Mine Safety and Health News
- Type: Bi-weekly newsletter
- Owner: Legal Publication Services
- Editor: Ellen Smith
- Language: English
- Headquarters: Pittsford, NY
- ISSN: 1072-768X
- Website: www.minesafety.com

= Mine Safety and Health News =

Mine Safety and Health News is the only credentialed, independent reporting service in the U.S. covering the Mine Safety and Health Administration and the Federal Mine Safety and Health Review Commission. It is not affiliated with any mining organization, lobbying group, policy group, labor or political organization, or mining company. It does not accept advertising and is strictly a subscription-based news and research publication.

==Awards==
2014 Awards for Special Report in partnership with National Public Radio on mine operators who refuse or can't pay MSHA fines. "Delinquent MSHA Fines Leaves Deadly and Crippling Legacies." Edward R. Murrow Award for Investigative Reporting from the Radio Television Digital News Association; Investigative Reporters and Editors Investigative Journalism Award; Specialized Information Publishers Association David Swit Award for Investigative Journalism and APEX Award for News Writing; National Press Club Award for Newsletter Analytical Reporting.

The Newsletter & Electronic Publishers Foundation's "excellence in newsletter journalism" competition awarded Mine Safety and Health News a 2nd place prize in Best Investigative Reporting in 2003; 1st Place Award for Best Interpretative Reporting 2006; 2nd place prize in Best Instructional Reporting in 2007; 1st Place Best Interpretive or Analytical Reporting in 2011;

In March 2006 the Washington Monthly awarded Mine Safety and Health News its Monthly Journalism Award which is presented each month to "one or more newspaper, magazine, radio, or television stories (or series of stories) that demonstrate a commitment to the public interest ... particularly reporting that explains the successes and failures of government agencies at all levels."

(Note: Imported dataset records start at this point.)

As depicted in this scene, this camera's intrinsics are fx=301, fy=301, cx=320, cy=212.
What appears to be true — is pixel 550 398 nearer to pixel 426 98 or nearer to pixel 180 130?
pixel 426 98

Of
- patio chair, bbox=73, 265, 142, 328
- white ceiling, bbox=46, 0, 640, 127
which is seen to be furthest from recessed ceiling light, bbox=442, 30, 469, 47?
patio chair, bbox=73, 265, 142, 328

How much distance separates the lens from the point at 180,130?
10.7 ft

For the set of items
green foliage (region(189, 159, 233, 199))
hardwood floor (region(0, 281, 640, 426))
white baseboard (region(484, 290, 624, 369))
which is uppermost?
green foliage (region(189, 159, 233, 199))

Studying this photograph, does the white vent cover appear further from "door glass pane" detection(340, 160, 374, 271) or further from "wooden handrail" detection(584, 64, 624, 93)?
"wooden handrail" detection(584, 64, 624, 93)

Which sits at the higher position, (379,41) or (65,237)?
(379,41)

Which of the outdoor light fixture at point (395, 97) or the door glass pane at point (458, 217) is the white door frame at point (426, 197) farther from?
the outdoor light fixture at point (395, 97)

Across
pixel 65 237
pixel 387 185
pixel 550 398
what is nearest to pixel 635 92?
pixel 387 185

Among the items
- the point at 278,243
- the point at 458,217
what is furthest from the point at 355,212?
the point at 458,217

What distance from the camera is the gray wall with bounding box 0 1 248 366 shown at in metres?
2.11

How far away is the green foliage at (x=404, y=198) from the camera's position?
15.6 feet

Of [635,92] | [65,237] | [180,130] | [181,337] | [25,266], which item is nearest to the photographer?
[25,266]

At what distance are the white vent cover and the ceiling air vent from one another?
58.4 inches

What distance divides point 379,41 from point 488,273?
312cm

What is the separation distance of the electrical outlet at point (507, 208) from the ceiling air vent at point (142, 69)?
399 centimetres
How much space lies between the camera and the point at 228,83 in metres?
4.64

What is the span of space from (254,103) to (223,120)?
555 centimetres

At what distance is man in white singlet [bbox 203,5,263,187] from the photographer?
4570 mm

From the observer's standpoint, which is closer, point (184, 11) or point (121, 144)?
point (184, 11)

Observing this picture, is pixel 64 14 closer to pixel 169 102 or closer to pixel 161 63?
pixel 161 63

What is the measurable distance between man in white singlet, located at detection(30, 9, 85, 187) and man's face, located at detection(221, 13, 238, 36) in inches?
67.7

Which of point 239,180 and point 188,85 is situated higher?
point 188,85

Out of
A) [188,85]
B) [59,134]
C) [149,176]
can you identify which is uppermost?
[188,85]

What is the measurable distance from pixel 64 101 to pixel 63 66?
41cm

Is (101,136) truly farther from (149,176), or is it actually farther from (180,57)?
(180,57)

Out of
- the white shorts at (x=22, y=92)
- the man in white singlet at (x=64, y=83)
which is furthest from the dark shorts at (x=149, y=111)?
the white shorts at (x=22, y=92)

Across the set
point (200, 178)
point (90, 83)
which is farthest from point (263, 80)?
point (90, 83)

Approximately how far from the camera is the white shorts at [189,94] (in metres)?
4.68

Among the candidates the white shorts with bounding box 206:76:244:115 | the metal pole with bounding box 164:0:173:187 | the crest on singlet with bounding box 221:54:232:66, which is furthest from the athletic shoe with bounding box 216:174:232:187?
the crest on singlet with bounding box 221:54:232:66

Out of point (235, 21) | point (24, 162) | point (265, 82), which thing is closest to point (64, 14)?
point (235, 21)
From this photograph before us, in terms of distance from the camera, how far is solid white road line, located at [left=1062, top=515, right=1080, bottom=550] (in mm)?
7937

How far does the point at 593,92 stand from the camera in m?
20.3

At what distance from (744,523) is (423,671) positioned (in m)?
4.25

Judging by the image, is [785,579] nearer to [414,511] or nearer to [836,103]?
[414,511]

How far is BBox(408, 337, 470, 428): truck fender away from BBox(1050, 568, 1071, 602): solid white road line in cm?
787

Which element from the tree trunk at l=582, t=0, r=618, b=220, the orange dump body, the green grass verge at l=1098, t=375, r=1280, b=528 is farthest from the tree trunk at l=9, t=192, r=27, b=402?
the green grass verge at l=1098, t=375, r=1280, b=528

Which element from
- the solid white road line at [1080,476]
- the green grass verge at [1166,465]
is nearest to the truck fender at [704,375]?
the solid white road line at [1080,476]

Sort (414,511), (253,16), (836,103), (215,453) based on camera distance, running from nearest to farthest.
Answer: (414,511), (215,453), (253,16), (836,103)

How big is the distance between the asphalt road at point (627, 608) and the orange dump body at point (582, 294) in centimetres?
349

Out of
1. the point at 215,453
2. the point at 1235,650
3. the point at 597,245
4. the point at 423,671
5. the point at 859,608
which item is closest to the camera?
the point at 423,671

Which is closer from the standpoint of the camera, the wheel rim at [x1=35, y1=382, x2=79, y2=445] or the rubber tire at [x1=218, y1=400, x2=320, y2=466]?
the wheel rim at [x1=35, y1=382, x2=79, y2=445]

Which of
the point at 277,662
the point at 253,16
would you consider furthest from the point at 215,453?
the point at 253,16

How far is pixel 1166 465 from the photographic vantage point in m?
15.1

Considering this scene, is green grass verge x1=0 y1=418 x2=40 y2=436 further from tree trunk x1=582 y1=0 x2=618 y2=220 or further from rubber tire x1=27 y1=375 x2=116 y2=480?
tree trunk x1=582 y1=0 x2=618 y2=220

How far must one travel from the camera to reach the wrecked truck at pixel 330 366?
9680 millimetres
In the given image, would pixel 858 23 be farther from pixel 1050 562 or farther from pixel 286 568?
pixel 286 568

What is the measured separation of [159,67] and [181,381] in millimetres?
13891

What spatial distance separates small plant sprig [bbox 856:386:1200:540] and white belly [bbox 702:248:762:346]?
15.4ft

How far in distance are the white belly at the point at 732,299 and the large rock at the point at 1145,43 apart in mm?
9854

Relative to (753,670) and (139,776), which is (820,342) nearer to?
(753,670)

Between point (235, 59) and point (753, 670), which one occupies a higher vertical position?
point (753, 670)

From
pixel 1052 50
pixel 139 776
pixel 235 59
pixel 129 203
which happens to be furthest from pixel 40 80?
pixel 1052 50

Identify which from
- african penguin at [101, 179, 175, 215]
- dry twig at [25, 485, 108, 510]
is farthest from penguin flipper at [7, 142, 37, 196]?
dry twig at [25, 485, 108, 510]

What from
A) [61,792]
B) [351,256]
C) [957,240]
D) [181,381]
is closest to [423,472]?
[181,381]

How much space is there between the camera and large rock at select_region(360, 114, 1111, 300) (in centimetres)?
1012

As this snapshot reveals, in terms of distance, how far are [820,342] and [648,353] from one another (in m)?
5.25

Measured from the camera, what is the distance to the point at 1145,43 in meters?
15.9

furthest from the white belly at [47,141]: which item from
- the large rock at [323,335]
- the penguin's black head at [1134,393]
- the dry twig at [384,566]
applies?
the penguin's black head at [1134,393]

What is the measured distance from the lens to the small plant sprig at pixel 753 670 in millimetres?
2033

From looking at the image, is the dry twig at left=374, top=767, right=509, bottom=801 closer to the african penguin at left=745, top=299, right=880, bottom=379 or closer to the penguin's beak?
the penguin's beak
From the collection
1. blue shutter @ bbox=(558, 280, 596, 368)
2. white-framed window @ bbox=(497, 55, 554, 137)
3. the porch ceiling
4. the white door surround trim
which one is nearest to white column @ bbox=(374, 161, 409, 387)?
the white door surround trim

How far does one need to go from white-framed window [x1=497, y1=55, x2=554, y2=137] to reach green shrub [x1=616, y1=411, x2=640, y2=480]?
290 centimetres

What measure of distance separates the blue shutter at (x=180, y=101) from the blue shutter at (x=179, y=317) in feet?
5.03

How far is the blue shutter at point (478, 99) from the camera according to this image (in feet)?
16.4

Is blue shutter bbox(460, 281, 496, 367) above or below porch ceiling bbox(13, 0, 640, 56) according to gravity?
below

Its staff was awarded the Society of Professional Journalists Sigma Delta Chi Award for Public Service in Newsletter Journalism in July 2007, for the coverage of the 2006 Sago Mine Disaster in West Virginia that left 12 miners dead. "The judges lauded their coverage as informative and complete and in no way was led by the 'disaster pack' of national media covering the disaster. It provides its readers with insights and details not found in other coverage".

It was again awarded the Sigma Delta Chi Award for Public Service in Newsletter Journalism in July 2008, for the coverage of the 2007 Crandall Canyon Mine Disaster in Utah that ultimately left 9 people dead. The judges said they "provided much needed context ... including information about the mine owner's controversial history with safety violations."

Smith was awarded the Sigma Delta Chi Award for Public Service in Newsletter Journalism in 1989 when she was the editor of the former publication Mine Regulation Reporter, for coverage of the 1989 Pyro Mining Co. Williams Station Mine Disaster.

In 2008, an editorial entitled "High Negligence and Reckless Disregard," was given the Magnum Opus "Gold Award" for best signed editorial or essay. In it, Smith was highly critical of the Mine Safety and Health Administration allowing reporters and camera crews into the Crandall Canyon Mine just days after a disaster trapped two miners and the mine was unstable. Four days after her editorial was published, the mine experienced a huge coal burst that killed 6 rescuers.

Mine Safety and Health News has also received several APEX Awards for Publication Excellence (1996, 2003, 2004, 2006, 2007, 2015).

==Special Projects==
Worked with Global News - 16X9 program highlighting concerns in the Donkin Mine Project in Nova Scotia, where a company owned by U.S. coal operator Chris Cline seeks to mine metallurgical coal almost 2,000 feet under the Atlantic Ocean. Smith pointed to problems in Cline's mines in the U.S., specifically the MC#1 Mine that has continuous and recurring serious mining violations. Smith also questioned the "due diligence" in the report prepared for the Canadian government, which seems to gloss over some of the more serious problems with Cline's mine in the United States. See: http://globalnews.ca/news/2654293/donkin-coal-mine-in-cape-breton-to-open-this-summer-amid-safety-concerns-from-critics/

Worked in partnership with National Public Radio finding hundreds of mine operators owing millions in delinquent mine safety penalties. While this was a story covered for years by Mine Safety and Health News, NPR's team was able to download massive data sets from the government to show that mines with delinquent MSHA penalties had accident rates 50% to 70% higher than mines who pay their fines. See: http://www.minesafety.com/investigation-finds-70-million-in-unpaid-fines-leaves-deadly-and-crippling-legacies/

==Staff==
- Ellen Smith, owner and managing editor has been covering mining-related issues since 1987
- Katherine Snyder, Washington, D.C. correspondent is a former MSHA employee with 25 years experience in MSHA.